(INSTRUCTIONS TO FOLLOW) What typical latency range does the Java/.NET performance tuning guide give for GC pauses?

***** EXCERPT TO READ *****

JNBridge

Posted on Mar 10 • Originally published at jnbridge.com

Squeezing Microseconds: A Practical Guide to Java/.NET Performance Tuning

#dotnet #java #performance #csharp

If you're calling Java from .NET (or vice versa), you've probably noticed that cross-runtime calls aren't free. The bridge overhead itself is tiny — microseconds per call — but when you're making thousands of calls per request, those microseconds stack up fast.

I've spent a lot of time profiling cross-runtime performance in production systems, and the surprising truth is: the bridge is almost never the bottleneck. GC pauses, chatty call patterns, and object marshaling eat way more time. Here's everything I've learned about making Java/.NET integration fast.

Where Latency Actually Hides

Most teams blame the bridge. In practice, here's the real breakdown:

Source	Typical Latency	How to Detect
Bridge call overhead	1–50µs	Microbenchmark isolated calls
Object marshaling/serialization	10–500µs	Profile with complex objects vs primitives
GC pauses (either runtime)	1–200ms	GC logs (both JVM and CLR)
JVM cold start (first call)	1–5s	Measure first call vs subsequent
Class loading (Java)	10–100ms	Profile with `-verbose:class`
JIT compilation (both runtimes)	50–500ms first execution	Warmup timing, tiered compilation logs
Thread contention at bridge	Variable	Thread dump analysis, lock profiling
Network latency (TCP mode)	0.1–1ms per call	Switch to shared memory, compare

Rule of thumb: If your cross-runtime calls are slower than expected, look at GC, class loading, and call patterns first — not the bridge mechanism.

Measure Before You Optimize

Performance tuning without measurement is guessing. Establish baselines first:

Single call latency — One method call with a primitive parameter. This is your overhead floor.
Complex call latency — Same call with realistic objects (lists, custom classes). Difference = marshaling cost.
Throughput — Max calls/sec before latency degrades. Tests concurrency limits.
P99 latency — The 99th percentile matters more than average. GC pauses cause tail spikes.
Cold start time — First call after JVM init. Worst-case latency.

Benchmarking Template (C#)

// BenchmarkDotNet setup for cross-runtime calls
[MemoryDiagnoser]
[GcServer(true)]
public class BridgeCallBenchmarks
{
    private JavaProxy _proxy;

    [GlobalSetup]
    public void Setup()
    {
        _proxy = new JavaProxy();
        // Warmup: 1000 calls to trigger JIT on both sides
        for (int i = 0; i < 1000; i++)

***** MATERIAL *****

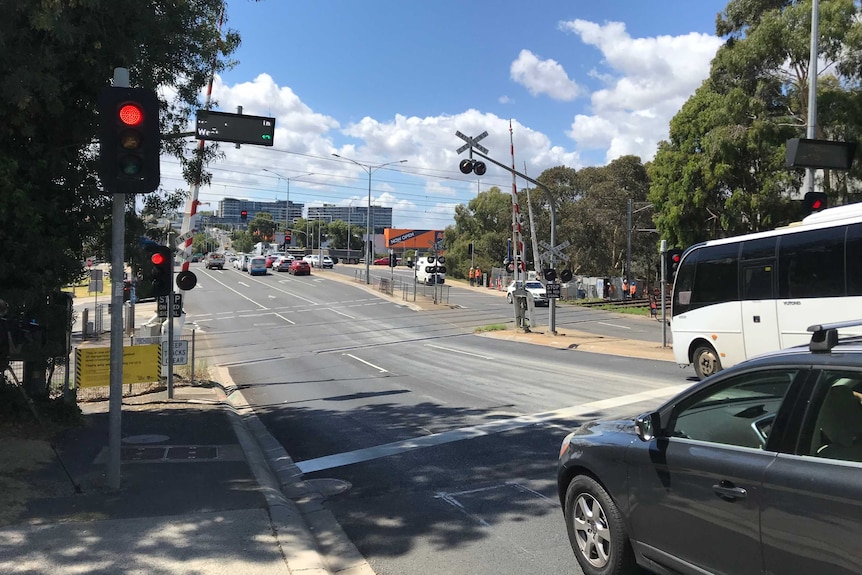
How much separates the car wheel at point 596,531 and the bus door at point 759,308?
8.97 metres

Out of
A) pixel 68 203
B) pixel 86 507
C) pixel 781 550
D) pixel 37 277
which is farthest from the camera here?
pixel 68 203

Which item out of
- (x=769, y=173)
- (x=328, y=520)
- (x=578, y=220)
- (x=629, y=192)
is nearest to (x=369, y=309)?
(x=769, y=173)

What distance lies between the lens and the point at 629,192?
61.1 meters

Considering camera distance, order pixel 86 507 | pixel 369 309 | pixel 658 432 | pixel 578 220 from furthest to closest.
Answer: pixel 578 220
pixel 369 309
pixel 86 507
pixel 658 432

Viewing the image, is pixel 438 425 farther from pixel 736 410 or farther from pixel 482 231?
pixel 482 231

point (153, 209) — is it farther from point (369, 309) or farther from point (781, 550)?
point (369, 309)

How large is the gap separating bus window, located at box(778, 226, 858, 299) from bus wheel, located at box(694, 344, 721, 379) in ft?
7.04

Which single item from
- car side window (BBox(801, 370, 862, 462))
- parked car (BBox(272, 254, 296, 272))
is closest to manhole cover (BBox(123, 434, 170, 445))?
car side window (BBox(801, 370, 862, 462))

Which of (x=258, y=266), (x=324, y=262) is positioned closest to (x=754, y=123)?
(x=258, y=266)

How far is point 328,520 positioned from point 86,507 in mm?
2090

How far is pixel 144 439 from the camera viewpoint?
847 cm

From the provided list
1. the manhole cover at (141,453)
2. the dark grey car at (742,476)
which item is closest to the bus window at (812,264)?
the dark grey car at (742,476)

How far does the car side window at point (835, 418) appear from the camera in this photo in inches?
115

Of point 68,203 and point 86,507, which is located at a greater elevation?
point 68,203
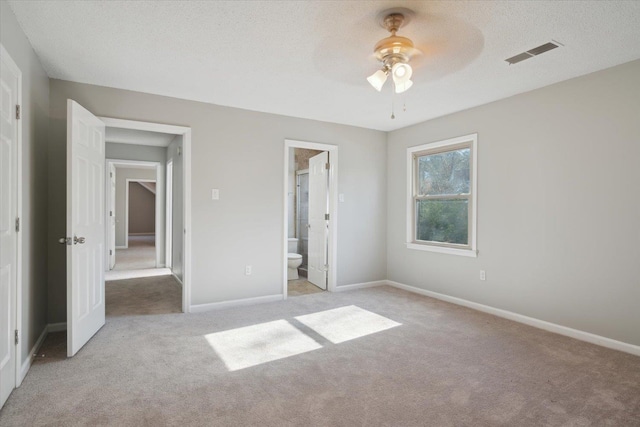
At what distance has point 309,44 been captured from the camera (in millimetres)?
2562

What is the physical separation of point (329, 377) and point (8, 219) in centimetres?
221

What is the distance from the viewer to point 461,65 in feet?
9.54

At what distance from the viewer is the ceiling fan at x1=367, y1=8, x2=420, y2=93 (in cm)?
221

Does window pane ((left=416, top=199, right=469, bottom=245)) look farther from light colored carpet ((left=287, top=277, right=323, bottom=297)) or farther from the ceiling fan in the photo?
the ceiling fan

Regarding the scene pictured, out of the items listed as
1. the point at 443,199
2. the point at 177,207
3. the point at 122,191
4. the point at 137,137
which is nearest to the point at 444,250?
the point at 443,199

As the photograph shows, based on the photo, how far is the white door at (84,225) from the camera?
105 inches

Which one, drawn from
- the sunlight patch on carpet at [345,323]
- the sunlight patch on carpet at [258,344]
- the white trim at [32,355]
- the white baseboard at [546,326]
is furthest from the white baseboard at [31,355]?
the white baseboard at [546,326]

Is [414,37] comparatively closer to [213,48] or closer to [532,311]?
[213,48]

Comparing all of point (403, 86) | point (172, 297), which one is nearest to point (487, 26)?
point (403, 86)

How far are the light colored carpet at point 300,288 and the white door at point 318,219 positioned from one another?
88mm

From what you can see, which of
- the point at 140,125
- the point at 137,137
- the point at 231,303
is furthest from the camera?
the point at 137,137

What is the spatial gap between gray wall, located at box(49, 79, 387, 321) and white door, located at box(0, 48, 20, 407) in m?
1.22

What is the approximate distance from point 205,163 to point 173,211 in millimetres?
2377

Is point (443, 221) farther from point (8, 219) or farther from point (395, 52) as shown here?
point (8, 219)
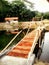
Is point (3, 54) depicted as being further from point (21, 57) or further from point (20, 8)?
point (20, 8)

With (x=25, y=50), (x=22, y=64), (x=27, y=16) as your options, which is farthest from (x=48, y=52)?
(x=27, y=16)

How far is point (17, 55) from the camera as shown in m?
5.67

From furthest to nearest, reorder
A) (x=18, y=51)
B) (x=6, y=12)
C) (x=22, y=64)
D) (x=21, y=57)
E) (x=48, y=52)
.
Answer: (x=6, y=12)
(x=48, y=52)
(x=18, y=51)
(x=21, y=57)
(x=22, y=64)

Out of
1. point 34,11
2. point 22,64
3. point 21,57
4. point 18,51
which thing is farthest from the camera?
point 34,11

*****

(REPLY) 1–200ms